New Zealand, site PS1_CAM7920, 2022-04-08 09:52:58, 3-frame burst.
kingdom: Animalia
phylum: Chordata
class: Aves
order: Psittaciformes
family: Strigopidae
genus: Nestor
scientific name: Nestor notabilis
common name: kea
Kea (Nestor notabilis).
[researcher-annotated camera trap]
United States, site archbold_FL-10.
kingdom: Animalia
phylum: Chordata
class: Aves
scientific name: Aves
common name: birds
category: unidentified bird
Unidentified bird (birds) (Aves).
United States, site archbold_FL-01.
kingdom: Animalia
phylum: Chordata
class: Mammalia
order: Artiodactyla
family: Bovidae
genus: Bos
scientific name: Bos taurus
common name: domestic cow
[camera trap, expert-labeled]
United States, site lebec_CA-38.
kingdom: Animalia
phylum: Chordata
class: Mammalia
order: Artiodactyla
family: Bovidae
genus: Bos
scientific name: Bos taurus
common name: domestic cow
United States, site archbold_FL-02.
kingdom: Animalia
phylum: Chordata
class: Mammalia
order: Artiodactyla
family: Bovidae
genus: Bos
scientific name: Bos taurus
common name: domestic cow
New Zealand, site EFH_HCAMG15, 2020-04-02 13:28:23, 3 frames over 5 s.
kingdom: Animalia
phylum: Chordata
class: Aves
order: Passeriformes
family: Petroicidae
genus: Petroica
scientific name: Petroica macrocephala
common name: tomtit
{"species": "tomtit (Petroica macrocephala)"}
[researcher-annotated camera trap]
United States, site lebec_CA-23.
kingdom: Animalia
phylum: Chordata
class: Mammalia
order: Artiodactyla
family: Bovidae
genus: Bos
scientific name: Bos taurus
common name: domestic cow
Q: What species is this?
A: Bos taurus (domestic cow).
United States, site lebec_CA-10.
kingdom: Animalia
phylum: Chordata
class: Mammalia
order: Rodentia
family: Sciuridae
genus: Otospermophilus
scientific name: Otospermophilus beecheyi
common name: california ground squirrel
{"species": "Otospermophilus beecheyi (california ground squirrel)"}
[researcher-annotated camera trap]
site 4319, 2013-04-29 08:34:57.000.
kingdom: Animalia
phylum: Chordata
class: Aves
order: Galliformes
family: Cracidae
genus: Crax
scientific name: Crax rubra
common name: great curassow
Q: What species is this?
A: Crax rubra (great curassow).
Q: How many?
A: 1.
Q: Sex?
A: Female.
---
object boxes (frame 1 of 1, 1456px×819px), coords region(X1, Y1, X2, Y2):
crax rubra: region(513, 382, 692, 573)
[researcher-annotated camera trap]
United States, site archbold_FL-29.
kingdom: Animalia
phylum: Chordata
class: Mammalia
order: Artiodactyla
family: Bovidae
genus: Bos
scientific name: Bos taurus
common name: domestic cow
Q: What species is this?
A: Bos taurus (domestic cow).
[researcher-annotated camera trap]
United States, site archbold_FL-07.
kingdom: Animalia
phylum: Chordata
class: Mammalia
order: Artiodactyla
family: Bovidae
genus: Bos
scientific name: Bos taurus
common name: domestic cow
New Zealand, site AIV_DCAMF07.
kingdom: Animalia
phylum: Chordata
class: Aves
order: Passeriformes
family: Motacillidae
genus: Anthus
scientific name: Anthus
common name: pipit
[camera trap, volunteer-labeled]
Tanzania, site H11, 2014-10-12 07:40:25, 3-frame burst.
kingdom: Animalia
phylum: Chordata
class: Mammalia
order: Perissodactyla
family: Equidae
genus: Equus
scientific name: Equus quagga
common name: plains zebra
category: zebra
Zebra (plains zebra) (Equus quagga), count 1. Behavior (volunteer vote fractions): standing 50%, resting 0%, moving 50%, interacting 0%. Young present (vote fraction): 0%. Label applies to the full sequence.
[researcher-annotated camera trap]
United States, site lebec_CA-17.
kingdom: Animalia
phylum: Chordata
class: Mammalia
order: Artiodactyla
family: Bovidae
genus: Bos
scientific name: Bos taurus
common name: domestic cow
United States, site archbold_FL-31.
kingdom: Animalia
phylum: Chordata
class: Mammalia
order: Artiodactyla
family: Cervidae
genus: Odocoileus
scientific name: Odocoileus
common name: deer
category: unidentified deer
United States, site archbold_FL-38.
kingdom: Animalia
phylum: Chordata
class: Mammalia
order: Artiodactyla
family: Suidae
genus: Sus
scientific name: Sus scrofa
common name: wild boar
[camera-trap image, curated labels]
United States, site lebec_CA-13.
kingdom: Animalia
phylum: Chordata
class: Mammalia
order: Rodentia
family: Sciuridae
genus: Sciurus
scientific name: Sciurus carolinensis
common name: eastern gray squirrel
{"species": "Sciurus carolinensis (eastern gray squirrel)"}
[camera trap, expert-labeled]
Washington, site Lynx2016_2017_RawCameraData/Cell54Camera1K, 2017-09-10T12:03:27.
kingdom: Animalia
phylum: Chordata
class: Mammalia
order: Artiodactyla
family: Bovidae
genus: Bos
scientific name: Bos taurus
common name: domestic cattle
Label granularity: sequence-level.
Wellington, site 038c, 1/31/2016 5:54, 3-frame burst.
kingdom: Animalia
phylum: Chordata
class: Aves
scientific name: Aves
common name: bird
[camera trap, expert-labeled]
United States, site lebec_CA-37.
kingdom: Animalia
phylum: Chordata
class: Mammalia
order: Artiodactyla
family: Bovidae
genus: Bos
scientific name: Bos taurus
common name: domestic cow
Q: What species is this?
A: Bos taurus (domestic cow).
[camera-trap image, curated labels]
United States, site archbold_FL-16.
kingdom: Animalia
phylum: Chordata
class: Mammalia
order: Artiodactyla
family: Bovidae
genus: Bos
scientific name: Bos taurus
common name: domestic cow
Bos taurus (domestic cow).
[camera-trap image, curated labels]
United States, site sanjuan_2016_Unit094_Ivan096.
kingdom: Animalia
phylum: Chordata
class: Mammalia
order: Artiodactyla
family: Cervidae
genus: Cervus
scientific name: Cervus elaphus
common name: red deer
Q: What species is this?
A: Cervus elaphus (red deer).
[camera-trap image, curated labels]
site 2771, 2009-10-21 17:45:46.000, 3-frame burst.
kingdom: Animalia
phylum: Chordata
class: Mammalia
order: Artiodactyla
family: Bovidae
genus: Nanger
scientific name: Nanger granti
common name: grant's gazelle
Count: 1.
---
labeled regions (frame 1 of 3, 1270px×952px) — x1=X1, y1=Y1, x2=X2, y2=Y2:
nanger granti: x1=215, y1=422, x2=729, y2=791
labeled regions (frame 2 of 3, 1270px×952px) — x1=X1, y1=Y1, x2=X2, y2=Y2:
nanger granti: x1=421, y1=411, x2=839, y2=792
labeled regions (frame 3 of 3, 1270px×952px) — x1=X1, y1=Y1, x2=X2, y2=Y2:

- [TO DO] Every entry needs to be written out again, exactly as given.

- [RESULT FOR THIS EXERCISE]
New Zealand, site PS1_CAM7920, 2022-04-08 09:52:58, 3-frame burst.
kingdom: Animalia
phylum: Chordata
class: Aves
order: Psittaciformes
family: Strigopidae
genus: Nestor
scientific name: Nestor notabilis
common name: kea
Kea (Nestor notabilis).
[researcher-annotated camera trap]
United States, site archbold_FL-10.
kingdom: Animalia
phylum: Chordata
class: Aves
scientific name: Aves
common name: birds
category: unidentified bird
Unidentified bird (birds) (Aves).
United States, site archbold_FL-01.
kingdom: Animalia
phylum: Chordata
class: Mammalia
order: Artiodactyla
family: Bovidae
genus: Bos
scientific name: Bos taurus
common name: domestic cow
[camera trap, expert-labeled]
United States, site lebec_CA-38.
kingdom: Animalia
phylum: Chordata
class: Mammalia
order: Artiodactyla
family: Bovidae
genus: Bos
scientific name: Bos taurus
common name: domestic cow
United States, site archbold_FL-02.
kingdom: Animalia
phylum: Chordata
class: Mammalia
order: Artiodactyla
family: Bovidae
genus: Bos
scientific name: Bos taurus
common name: domestic cow
New Zealand, site EFH_HCAMG15, 2020-04-02 13:28:23, 3 frames over 5 s.
kingdom: Animalia
phylum: Chordata
class: Aves
order: Passeriformes
family: Petroicidae
genus: Petroica
scientific name: Petroica macrocephala
common name: tomtit
{"species": "tomtit (Petroica macrocephala)"}
[researcher-annotated camera trap]
United States, site lebec_CA-23.
kingdom: Animalia
phylum: Chordata
class: Mammalia
order: Artiodactyla
family: Bovidae
genus: Bos
scientific name: Bos taurus
common name: domestic cow
Q: What species is this?
A: Bos taurus (domestic cow).
United States, site lebec_CA-10.
kingdom: Animalia
phylum: Chordata
class: Mammalia
order: Rodentia
family: Sciuridae
genus: Otospermophilus
scientific name: Otospermophilus beecheyi
common name: california ground squirrel
{"species": "Otospermophilus beecheyi (california ground squirrel)"}
[researcher-annotated camera trap]
site 4319, 2013-04-29 08:34:57.000.
kingdom: Animalia
phylum: Chordata
class: Aves
order: Galliformes
family: Cracidae
genus: Crax
scientific name: Crax rubra
common name: great curassow
Q: What species is this?
A: Crax rubra (great curassow).
Q: How many?
A: 1.
Q: Sex?
A: Female.
---
object boxes (frame 1 of 1, 1456px×819px), coords region(X1, Y1, X2, Y2):
crax rubra: region(513, 382, 692, 573)
[researcher-annotated camera trap]
United States, site archbold_FL-29.
kingdom: Animalia
phylum: Chordata
class: Mammalia
order: Artiodactyla
family: Bovidae
genus: Bos
scientific name: Bos taurus
common name: domestic cow
Q: What species is this?
A: Bos taurus (domestic cow).
[researcher-annotated camera trap]
United States, site archbold_FL-07.
kingdom: Animalia
phylum: Chordata
class: Mammalia
order: Artiodactyla
family: Bovidae
genus: Bos
scientific name: Bos taurus
common name: domestic cow
New Zealand, site AIV_DCAMF07.
kingdom: Animalia
phylum: Chordata
class: Aves
order: Passeriformes
family: Motacillidae
genus: Anthus
scientific name: Anthus
common name: pipit
[camera trap, volunteer-labeled]
Tanzania, site H11, 2014-10-12 07:40:25, 3-frame burst.
kingdom: Animalia
phylum: Chordata
class: Mammalia
order: Perissodactyla
family: Equidae
genus: Equus
scientific name: Equus quagga
common name: plains zebra
category: zebra
Zebra (plains zebra) (Equus quagga), count 1. Behavior (volunteer vote fractions): standing 50%, resting 0%, moving 50%, interacting 0%. Young present (vote fraction): 0%. Label applies to the full sequence.
[researcher-annotated camera trap]
United States, site lebec_CA-17.
kingdom: Animalia
phylum: Chordata
class: Mammalia
order: Artiodactyla
family: Bovidae
genus: Bos
scientific name: Bos taurus
common name: domestic cow
United States, site archbold_FL-31.
kingdom: Animalia
phylum: Chordata
class: Mammalia
order: Artiodactyla
family: Cervidae
genus: Odocoileus
scientific name: Odocoileus
common name: deer
category: unidentified deer
United States, site archbold_FL-38.
kingdom: Animalia
phylum: Chordata
class: Mammalia
order: Artiodactyla
family: Suidae
genus: Sus
scientific name: Sus scrofa
common name: wild boar
[camera-trap image, curated labels]
United States, site lebec_CA-13.
kingdom: Animalia
phylum: Chordata
class: Mammalia
order: Rodentia
family: Sciuridae
genus: Sciurus
scientific name: Sciurus carolinensis
common name: eastern gray squirrel
{"species": "Sciurus carolinensis (eastern gray squirrel)"}
[camera trap, expert-labeled]
Washington, site Lynx2016_2017_RawCameraData/Cell54Camera1K, 2017-09-10T12:03:27.
kingdom: Animalia
phylum: Chordata
class: Mammalia
order: Artiodactyla
family: Bovidae
genus: Bos
scientific name: Bos taurus
common name: domestic cattle
Label granularity: sequence-level.
Wellington, site 038c, 1/31/2016 5:54, 3-frame burst.
kingdom: Animalia
phylum: Chordata
class: Aves
scientific name: Aves
common name: bird
[camera trap, expert-labeled]
United States, site lebec_CA-37.
kingdom: Animalia
phylum: Chordata
class: Mammalia
order: Artiodactyla
family: Bovidae
genus: Bos
scientific name: Bos taurus
common name: domestic cow
Q: What species is this?
A: Bos taurus (domestic cow).
[camera-trap image, curated labels]
United States, site archbold_FL-16.
kingdom: Animalia
phylum: Chordata
class: Mammalia
order: Artiodactyla
family: Bovidae
genus: Bos
scientific name: Bos taurus
common name: domestic cow
Bos taurus (domestic cow).
[camera-trap image, curated labels]
United States, site sanjuan_2016_Unit094_Ivan096.
kingdom: Animalia
phylum: Chordata
class: Mammalia
order: Artiodactyla
family: Cervidae
genus: Cervus
scientific name: Cervus elaphus
common name: red deer
Q: What species is this?
A: Cervus elaphus (red deer).
[camera-trap image, curated labels]
site 2771, 2009-10-21 17:45:46.000, 3-frame burst.
kingdom: Animalia
phylum: Chordata
class: Mammalia
order: Artiodactyla
family: Bovidae
genus: Nanger
scientific name: Nanger granti
common name: grant's gazelle
Count: 1.
---
labeled regions (frame 1 of 3, 1270px×952px) — x1=X1, y1=Y1, x2=X2, y2=Y2:
nanger granti: x1=215, y1=422, x2=729, y2=791
labeled regions (frame 2 of 3, 1270px×952px) — x1=X1, y1=Y1, x2=X2, y2=Y2:
nanger granti: x1=421, y1=411, x2=839, y2=792
labeled regions (frame 3 of 3, 1270px×952px) — x1=X1, y1=Y1, x2=X2, y2=Y2:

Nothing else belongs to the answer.